#### Texto extraído

Por Pero de Magalhães Gândavo (1576)
Destes e doutros extremos semelhantes carece esta Província Santa Cruz porque com ser tão grande não tem Serras, ainda que muitas, nem desertos nem alagadiços que com facilidade se não possam atravessar. Alem disto é esta Província sem contradição a melhor pera a vida d.C. homem que cada uma das outras de America, por ser comumente de bons ares e fertilíssima, e em grão maneira deleitosa e aprazível á vista humana. O ser ela tão salutifera e livre de enfermidades, procede dos ventos que geralmente cursam nela: os quais são Nordestes e Sues, e algumas vezes Lestes e Lessuestes. E como todos estes procedam da parte do mar, vem tão puros e coados, que não somente não danam; mas recreiam e acrescentam a vida do homem. A viração destes ventos entra ao meio dia pouco mais ou menos e dura até de madrugada: então cessa por causa dos vapores da terra que o apagam, e quando amanhece as mais das vezes está o Céu todo coberto de nuvens, e assim as mais das manhãs chove nestas partes, e fica a terra toda coberta de névoa por respeito de ter muitos arvoredos que chamam a si todos estes humores. E neste intervalo sopra um vento brando que na terra se gera, até que o sol com seus raios o acalma, e entrando o vento do mar acostumado, torna o dia claro e sereno, e faz ficar a terra limpa e desimpedida de todas estas exalações.
Esta Província é à vista mui deliciosa e fresca em grão maneira: toda está vestida de mui alto e espesso arvoredo, regada com as águas de muitas e mui preciosas ribeiras de que abundantemente participa toda a terra, onde permanece sempre a verdura com aquela temperança da primavera que cá nos oferece Abril e Maio. E isto causa não haver lá frios, nem ruínas de inverno que ofendam as suas plantas, como cá ofendem às nossas. Em fim que assim se houve a Natureza com todas as cousas desta Província, e de tal maneira se comedio na temperança dos ares, que nunca nela se sente frio nem quentura excessiva.
As fontes que ha na terra são infinitas, cujas águas fazem crescer a muitos e mui grandes rios que por esta costa, assim da banda do Norte, como do Oriente, entram no mar Oceano. Alguns deles nascem no interior do sertão, os quais vem per longas e tortuosas vias a buscar o mesmo Oceano: onde suas correntes fazem afastar as marinhas águas per força, e entram nele com tanto ímpeto, que com muita dificuldade e perigo se pode por eles navegar. Um dos mais famosos e principais que ha nestas partes é o das Amazonas, o qual sai ao Norte meio grão da equinocial para o Sul e tem trinta léguas de boca pouco mais ou menos. Este rio tem na entrada muitas ilhas que o dividem em diversas partes e nasce de uma lagoa que está cem léguas do mar do Sul ao pé de umas serras do Quito, Província do Peru, donde partirão já algumas embarcações de Castelhanos, e navegando por ele abaixo vieram sair em o mar Oceano meio grão da Equinocial, que será distancia de 600 léguas per linha direita, não contando as mais que se acrescentam nas voltas que faz o mesmo rio. Outro mui grande cinqüenta léguas deste para Oriente sai tão bem ao Norte, a que chamam rio do Maranhão. Tem dentro muitas ilhas, e uma no meio da barra que está povoada de gentio, ao longo da qual podem surgir quaisquer embarcações. Terá este rio sete léguas de boca pela qual entra tanta abundância de água salgada, que daí cinqüenta léguas pelo sertão dentro, é nem mais nem menos como um braço de mar até onde se pode navegar per entre as Ilhas sem nenhum impedimento. Aqui se metem dous rios nele que vem do sertão, per um dos quais entrarão alguns Portugueses quando foi do descobrimento que foram fazer no ano de 35, e navegarão por ele a cima duzentas e cinqüenta léguas até que não poderão ir mais por diante por causa da água ser pouca, e o rio se ir estreitando de maneira que não podiam já por ele caber as embarcações. Do outro não descobrirão cousa alguma e assim se não sabe até gora donde procedem ambos.

########

Transcreva sem alterações o trecho do texto extraído que começa nas palavras "Esta Província é" e termina depois de "nem quentura excessiva.".

#### Dados abaixo

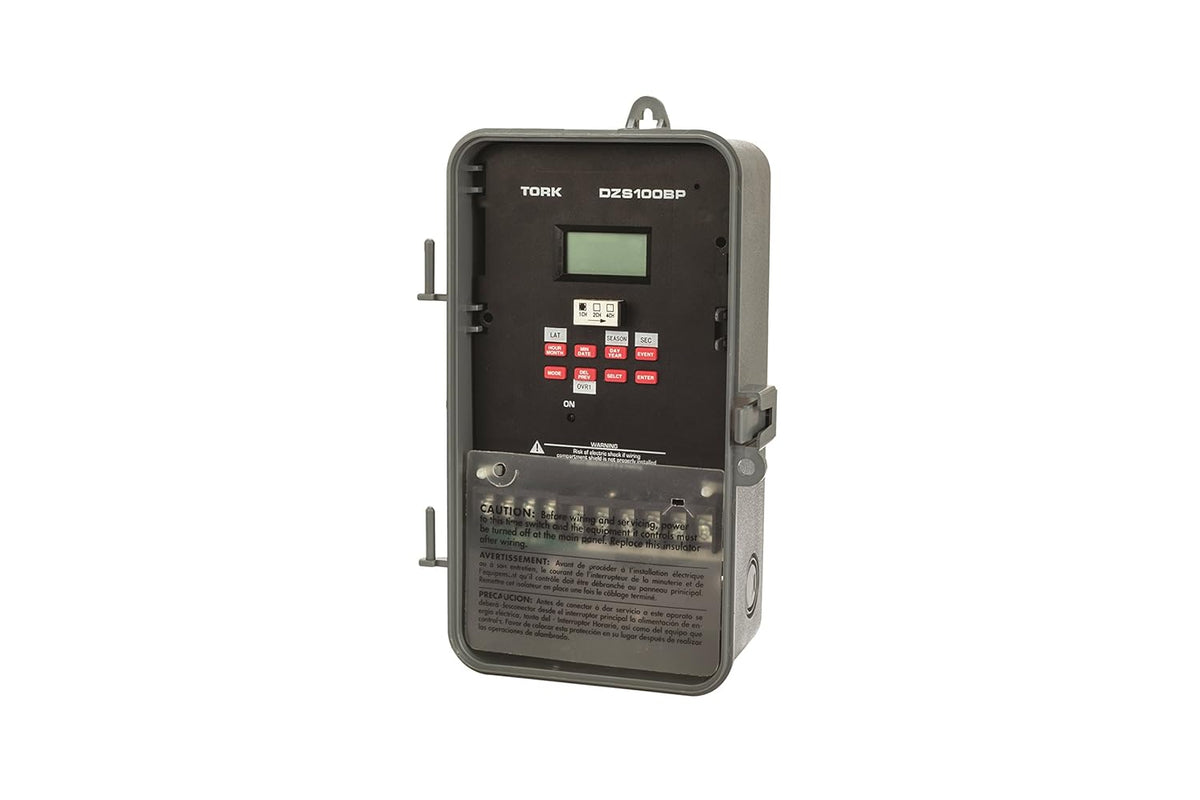 365/7 Day Advanced Time Switch, 120/208-240/277 VAC, 1 Channel, DPDT Dry Contact Z71521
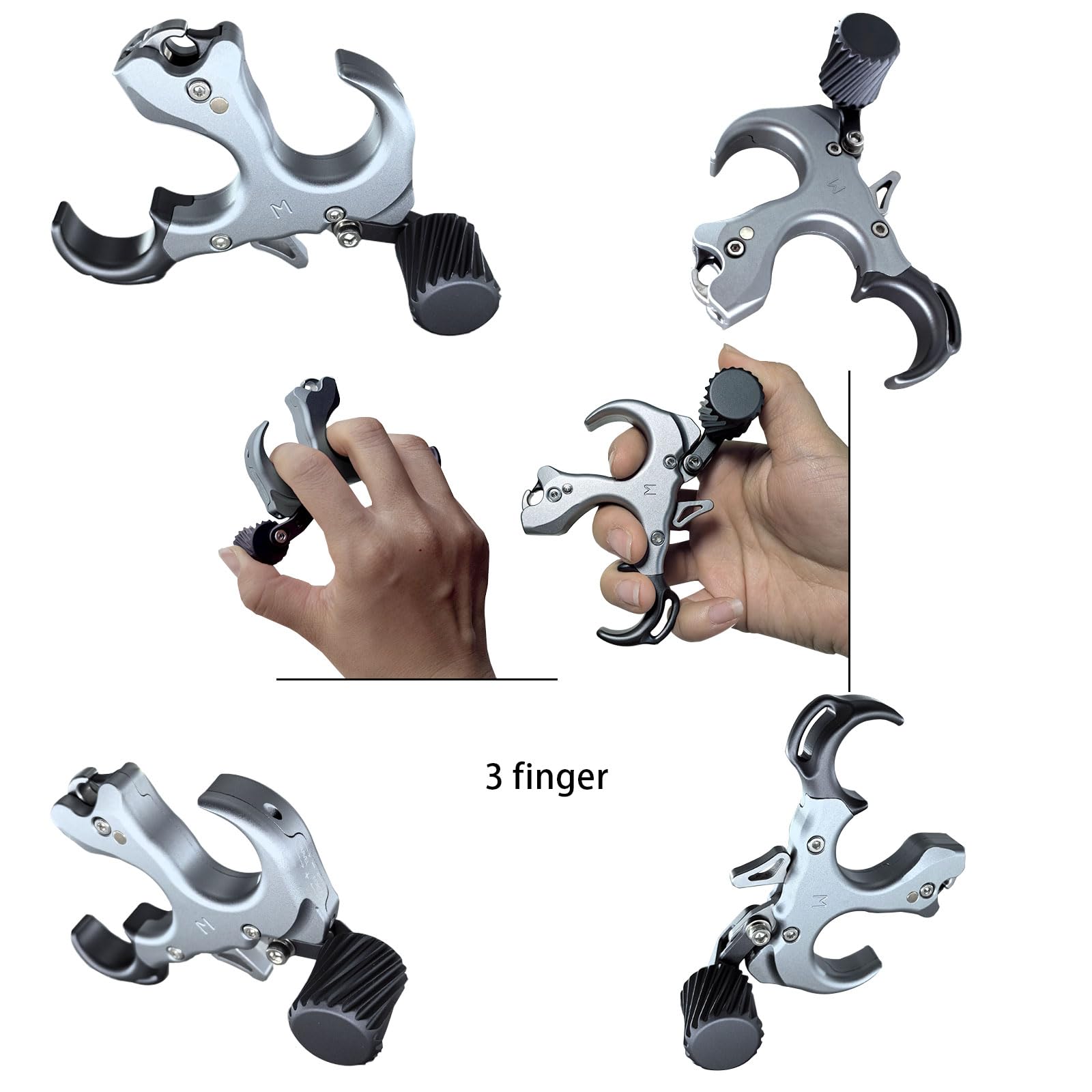 xxiaojun downward-opening clamp head for smoother operation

########

* _Resultado_:
Esta Província é à vista mui deliciosa e fresca em grão maneira: toda está vestida de mui alto e espesso arvoredo, regada com as águas de muitas e mui preciosas ribeiras de que abundantemente participa toda a terra, onde permanece sempre a verdura com aquela temperança da primavera que cá nos oferece Abril e Maio. E isto causa não haver lá frios, nem ruínas de inverno que ofendam as suas plantas, como cá ofendem às nossas. Em fim que assim se houve a Natureza com todas as cousas desta Província, e de tal maneira se comedio na temperança dos ares, que nunca nela se sente frio nem quentura excessiva.